### Data excerpts

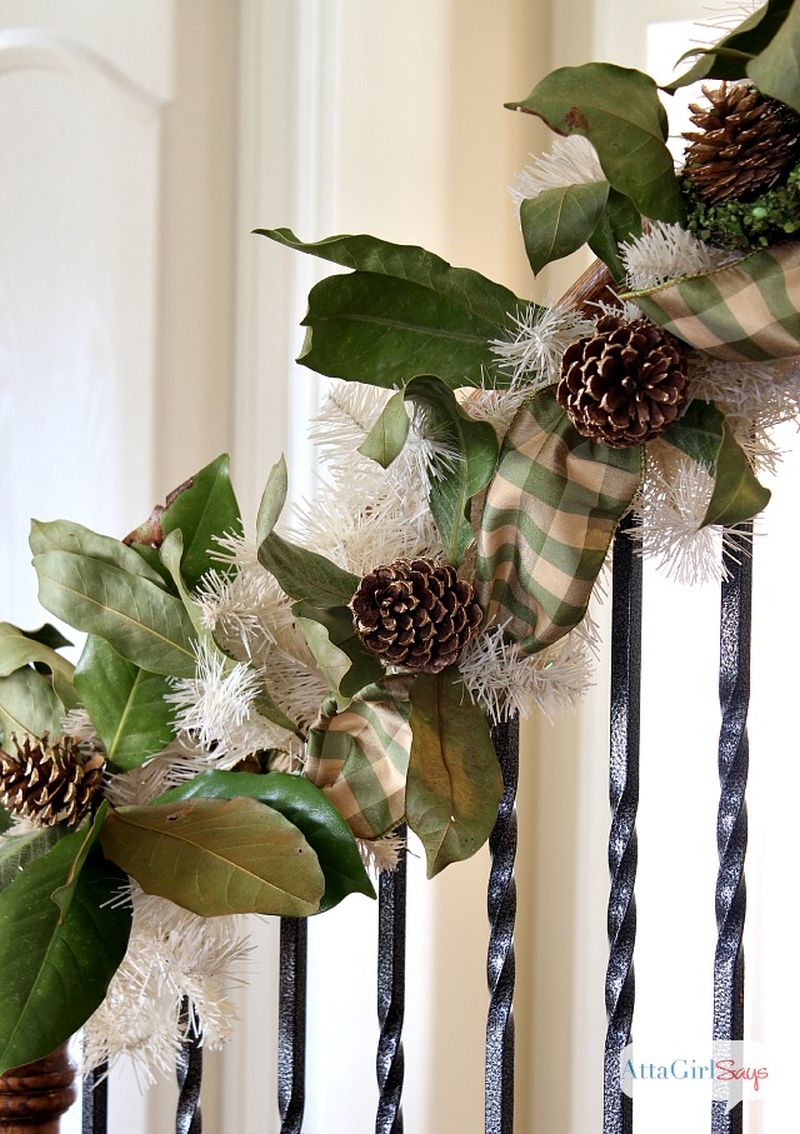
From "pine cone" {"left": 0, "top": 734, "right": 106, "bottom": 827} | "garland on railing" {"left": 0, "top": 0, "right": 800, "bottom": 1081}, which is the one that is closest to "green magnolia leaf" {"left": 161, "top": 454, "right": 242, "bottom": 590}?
"garland on railing" {"left": 0, "top": 0, "right": 800, "bottom": 1081}

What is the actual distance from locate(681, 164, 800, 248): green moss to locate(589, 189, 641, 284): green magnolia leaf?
3 centimetres

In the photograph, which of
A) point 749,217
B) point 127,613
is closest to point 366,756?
point 127,613

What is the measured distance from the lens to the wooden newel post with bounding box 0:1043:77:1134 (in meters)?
0.59

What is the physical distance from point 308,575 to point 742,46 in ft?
0.78

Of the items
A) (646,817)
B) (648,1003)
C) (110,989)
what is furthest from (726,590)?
(648,1003)

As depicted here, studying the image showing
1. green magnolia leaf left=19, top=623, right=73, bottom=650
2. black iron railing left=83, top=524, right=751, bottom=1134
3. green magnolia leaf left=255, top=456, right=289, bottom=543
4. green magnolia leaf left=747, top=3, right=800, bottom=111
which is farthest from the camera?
green magnolia leaf left=19, top=623, right=73, bottom=650

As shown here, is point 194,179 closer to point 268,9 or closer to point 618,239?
point 268,9

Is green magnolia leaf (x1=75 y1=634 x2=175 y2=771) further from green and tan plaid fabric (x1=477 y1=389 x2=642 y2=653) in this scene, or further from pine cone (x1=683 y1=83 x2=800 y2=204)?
pine cone (x1=683 y1=83 x2=800 y2=204)

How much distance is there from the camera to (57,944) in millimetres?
479

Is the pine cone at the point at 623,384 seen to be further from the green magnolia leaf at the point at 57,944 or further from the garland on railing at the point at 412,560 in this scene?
the green magnolia leaf at the point at 57,944

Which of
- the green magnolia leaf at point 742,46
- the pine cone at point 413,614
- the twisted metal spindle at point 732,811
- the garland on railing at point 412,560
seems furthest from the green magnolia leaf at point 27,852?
the green magnolia leaf at point 742,46

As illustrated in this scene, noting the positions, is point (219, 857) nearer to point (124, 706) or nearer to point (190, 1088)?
point (124, 706)

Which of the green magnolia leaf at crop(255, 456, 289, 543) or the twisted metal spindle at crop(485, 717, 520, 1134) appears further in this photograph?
the twisted metal spindle at crop(485, 717, 520, 1134)

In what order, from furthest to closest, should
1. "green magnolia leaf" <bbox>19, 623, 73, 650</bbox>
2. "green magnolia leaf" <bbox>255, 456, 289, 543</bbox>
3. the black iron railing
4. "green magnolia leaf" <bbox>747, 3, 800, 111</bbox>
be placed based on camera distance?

### Written task
Copy the records above word for word, starting at the line that contains "In what order, from" and continuing through the last line of the records.

### In response
In what order, from furthest to closest, should
1. "green magnolia leaf" <bbox>19, 623, 73, 650</bbox>
2. "green magnolia leaf" <bbox>255, 456, 289, 543</bbox>
3. the black iron railing
4. "green magnolia leaf" <bbox>747, 3, 800, 111</bbox>
be placed based on camera distance?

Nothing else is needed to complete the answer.